The worst part isn't the weight of his father's disappointment, heavy on his shoulders. It's not the steely, condescending looks the villagers give him. It's not Astrid's guilty, helpless expression.
Their eyes haunt him and Hiccup turns away, readjusting the bag over his shoulder. It's filled with all the belongings and treasures he's collected over the years – his drawings, his research, his weapons. But the thing is, a life can't be put into a bag. A village can't be put into a bag. But it's not that.
It's not the loneliness that settles over him either, as he walks away from his family, his friends, his home. He's been away from the village before, more times than he can count, but this is different. This time, with every step he takes, it feels more final.

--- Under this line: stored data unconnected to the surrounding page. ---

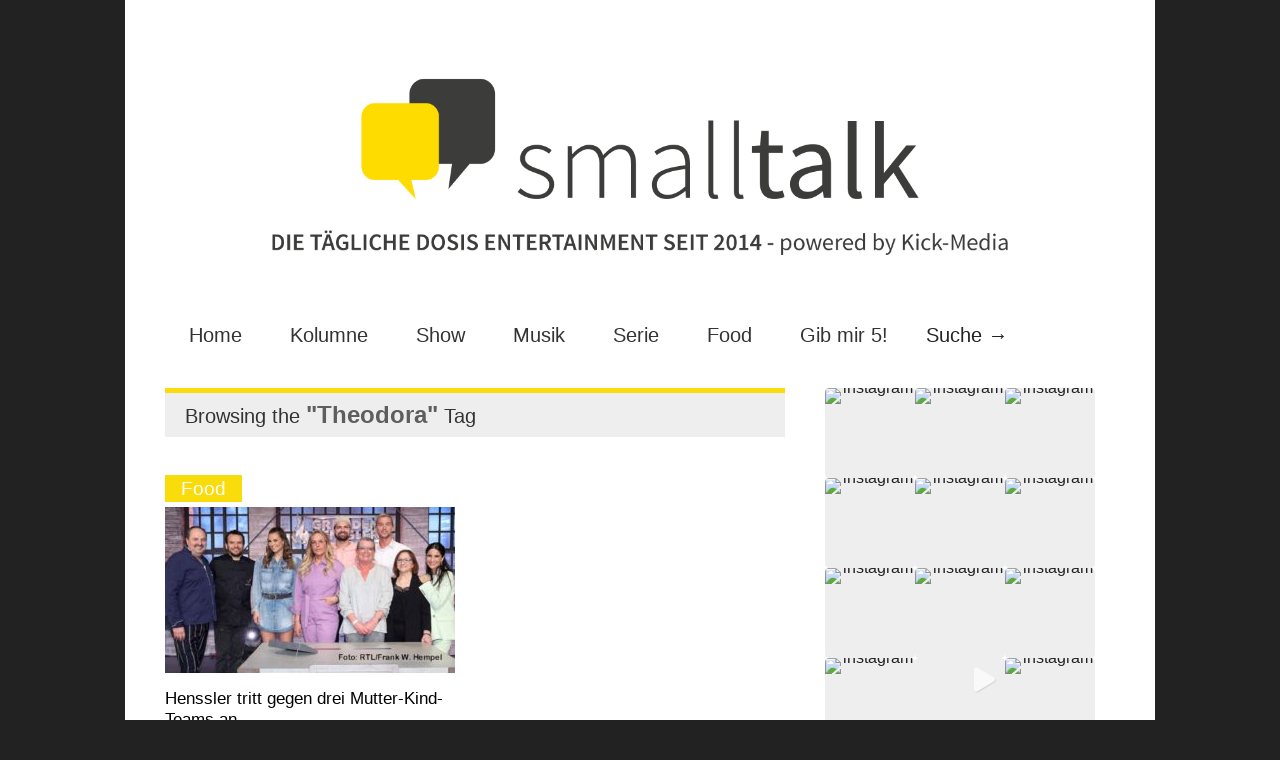

--- FILE ---
content_type: text/html; charset=utf-8
request_url: https://www.google.com/recaptcha/api2/aframe
body_size: 269
content:
<!DOCTYPE HTML><html><head><meta http-equiv="content-type" content="text/html; charset=UTF-8"></head><body><script nonce="U6kXe_EXimyPKBm9QXxWzQ">/** Anti-fraud and anti-abuse applications only. See google.com/recaptcha */ try{var clients={'sodar':'https://pagead2.googlesyndication.com/pagead/sodar?'};window.addEventListener("message",function(a){try{if(a.source===window.parent){var b=JSON.parse(a.data);var c=clients[b['id']];if(c){var d=document.createElement('img');d.src=c+b['params']+'&rc='+(localStorage.getItem("rc::a")?sessionStorage.getItem("rc::b"):"");window.document.body.appendChild(d);sessionStorage.setItem("rc::e",parseInt(sessionStorage.getItem("rc::e")||0)+1);localStorage.setItem("rc::h",'1769108791187');}}}catch(b){}});window.parent.postMessage("_grecaptcha_ready", "*");}catch(b){}</script></body></html>

--- FILE ---
content_type: text/css
request_url: https://smalltalk-entertainment.de/wp-content/themes/gonzo/css/tabber.css
body_size: 1395
content:
/********************************************************************************
                Tabber CSS
********************************************************************************/

/*--------------------------------------------------
  REQUIRED to hide the non-active tab content.
  But do not hide them in the print stylesheet!
  --------------------------------------------------*/
.tabberlive .tabbertabhide {
 display:none;
}

/*--------------------------------------------------
  Some styles to help most WordPress themes
  --------------------------------------------------*/
.tabberlive h3 { /* hide std widget titles */
display:none;
}

ul.tabbernav li { /* hide bullets from tab headings */
background:none;
padding:5px 5px 5px 0;
list-style:none;
}

/********************************************************************************
                Style 1
********************************************************************************/
/*--------------------------------------------------
  .tabber = before the tabber interface is set up
  .tabberlive = after the tabber interface is set up
  --------------------------------------------------*/
.style1 {

}
.tabberlive.style1 {

}

.tabbertabs { margin-bottom:40px; position:relative; overflow:hidden; height:600px;}

.tabbertabs ul li {clear:both;}

/*--------------------------------------------------
  ul.tabbernav = the tab navigation list
  li.tabberactive = the active tab
  --------------------------------------------------*/
.style1 ul.tabbernav {

margin:0px 0px;

}
*html .style1 ul.tabbernav{  /* ie6 only */

}
*+html .style1 ul.tabbernav{  /* ie7 only */

}
.style1 ul.tabbernav li {
 list-style: none;
 margin: 0;
 display:inline-block;
 padding:0px 0px;
 text-align:center;
 width:33.3333%;
 

}
.style1 ul.tabbernav li a { /* inactive tabs */
background-color:#444;
border:none;
color:#FFF;
font-size:1.16667em;
 margin: 0;
 display:block;
 padding:6px 0px;
 text-align:center;
font-weight: 400;
 -moz-transition:.8s linear; -webkit-transition:.8s ease-out; transition:.8s linear;
}
.style1 ul.tabbernav li.tabberactive a{ /* active tab */
color:white;
font-size:1.16667em;
padding:6px 0px;
}
.style1 ul.tabbernav a:hover {
background:#aaa;
text-decoration:none;
color:#fff;
}
.style1 ul.tabbernav {


}



/*--------------------------------------------------
  .tabbertab = the tab content
  Add style only after the tabber interface is set up (.tabberlive)
  --------------------------------------------------*/
.style1.tabberlive .tabbertab {
background:none repeat scroll 0 0 #FFFFFF;
padding:20px 0px 0px 0px;
}

/* Example of using an ID to set different styles for the tabs on the page */
.style1.tabberlive#tab1 {
}
.style1.tabberlive#tab2 {
}
.style1.tabberlive#tab2 .tabbertab {
 height:200px;
 overflow:auto;
}

.style1 .tablist {
}

/********************************************************************************
                Style 2
********************************************************************************/
/*--------------------------------------------------
  .tabber = before the tabber interface is set up
  .tabberlive = after the tabber interface is set up
  --------------------------------------------------*/
.style2.tabberlive {
 margin-top:1em;
}

/*--------------------------------------------------
  ul.tabbernav = the tab navigation list
  li.tabberactive = the active tab
  --------------------------------------------------*/
.style2 ul.tabbernav
{
 margin:0;
 padding: 3px 0;
 border-bottom: 1px solid #778;
 font: bold 12px Verdana, sans-serif;
 margin-left: 0px !important;
}

.style2 ul.tabbernav li
{
 list-style: none;
 margin: 0;
 display: inline;
}

.style2 ul.tabbernav li a
{
 padding: 3px 0.5em;
 margin-left: 3px;
 border: 1px solid #778;
 border-bottom: none;
 background: #DDE;
 text-decoration: none;
}

.style2 ul.tabbernav li a:link { color: #448; }
.style2 ul.tabbernav li a:visited { color: #667; }

.style2 ul.tabbernav li a:hover
{
 color: #000;
 background: #AAE;
 border-color: #227;
 text-decoration: none;
}

.style2 ul.tabbernav li.tabberactive a
{
 background-color: #fff;
 border-bottom: 1px solid #fff;
}


.style2 ul.tabbernav li.tabberactive a:hover
{
 color: #000;
 background: white;
 border-bottom: 1px solid white;
}

/*--------------------------------------------------
  .tabbertab = the tab content
  Add style only after the tabber interface is set up (.tabberlive)
  --------------------------------------------------*/
.style2.tabberlive .tabbertab {
border:1px solid #AAAAAA;
margin-top:3px;
padding:5px;

 /* If you don't want the tab size changing whenever a tab is changed
    you can set a fixed height */

 /* height:200px; */

 /* If you set a fix height set overflow to auto and you will get a
    scrollbar when necessary */

 /* overflow:auto; */
}

/* If desired, hide the heading since a heading is provided by the tab */
.tabberlive .tabbertab h2 {
 display:none;
}
.style2.tabberlive .tabbertab h3 {
 display:none;
}

/* Example of using an ID to set different styles for the tabs on the page */
.style2.tabberlive#tab1 {
}
.style2.tabberlive#tab2 {
}
.style2.tabberlive#tab2 .tabbertab {
 height:200px;
 overflow:auto;
}

.sdfsdf {position:absolute; top:0px; left:0px; width:100%; height:102%; background:url(../images/preloader.gif) scroll transparent no-repeat center center; background-color:#FFF; z-index:100; }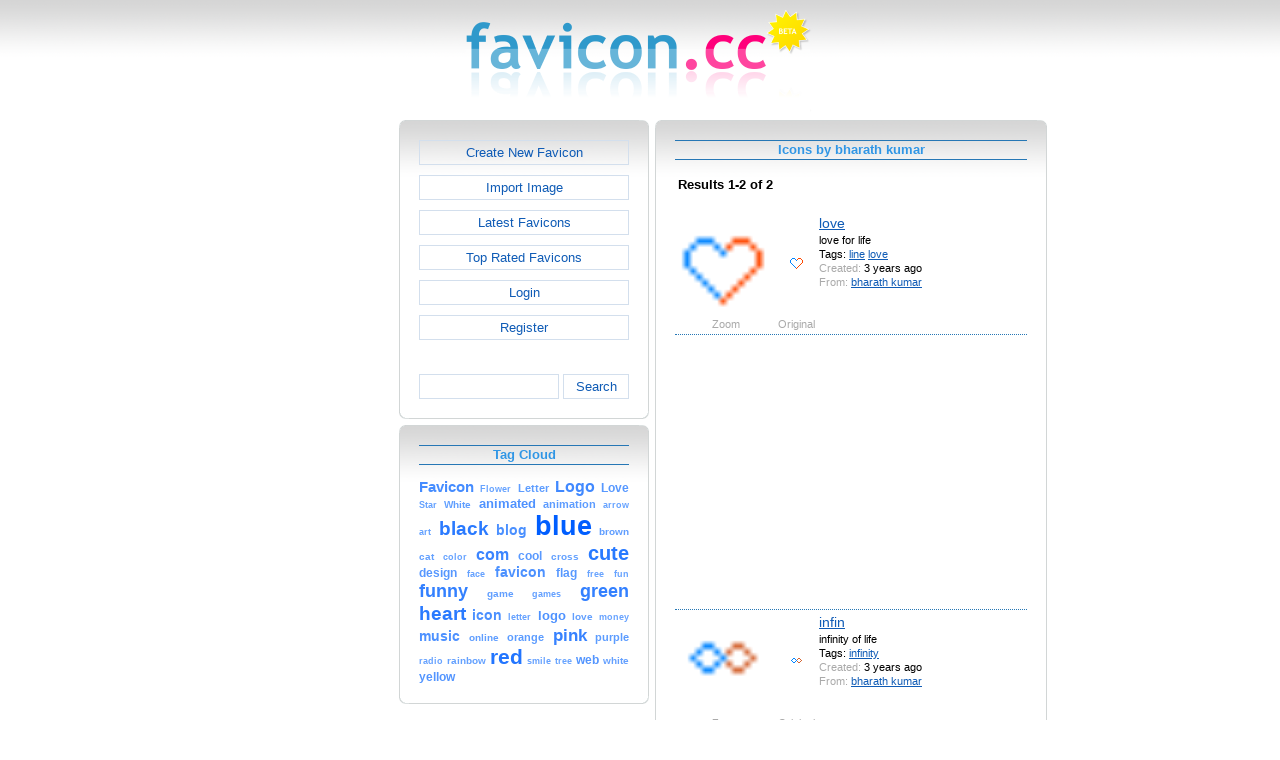

--- FILE ---
content_type: text/html; charset=utf-8
request_url: https://www.google.com/recaptcha/api2/aframe
body_size: 268
content:
<!DOCTYPE HTML><html><head><meta http-equiv="content-type" content="text/html; charset=UTF-8"></head><body><script nonce="MoXtvZqC2T8hutV_YQ4M_w">/** Anti-fraud and anti-abuse applications only. See google.com/recaptcha */ try{var clients={'sodar':'https://pagead2.googlesyndication.com/pagead/sodar?'};window.addEventListener("message",function(a){try{if(a.source===window.parent){var b=JSON.parse(a.data);var c=clients[b['id']];if(c){var d=document.createElement('img');d.src=c+b['params']+'&rc='+(localStorage.getItem("rc::a")?sessionStorage.getItem("rc::b"):"");window.document.body.appendChild(d);sessionStorage.setItem("rc::e",parseInt(sessionStorage.getItem("rc::e")||0)+1);localStorage.setItem("rc::h",'1768975647294');}}}catch(b){}});window.parent.postMessage("_grecaptcha_ready", "*");}catch(b){}</script></body></html>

After the first few steps, it's too much to bear, and he runs the rest of the way. Somehow, his feet carry him through the forest, through a path well-trodden by now, into the clearing where his life had changed. The clearing is empty, just like how Hiccup is beginning to feel as the sun begins to set and the forest's quiet sets in– until it's interrupted. And then he doesn't feel empty anymore, not even close. He's so full he feels like he'll burst, because the worst part isn't any of that.
The worst part is the sound. Even from here, even this far from the village, he can hear it. Hiccup listens until he can't take it anymore, and then he curls up into a ball, covering his ears. Still, he can hear it in his mind, replaying over and over again in an endless loop.
In the distance a dragon slowly dies, its cries echoing in the night.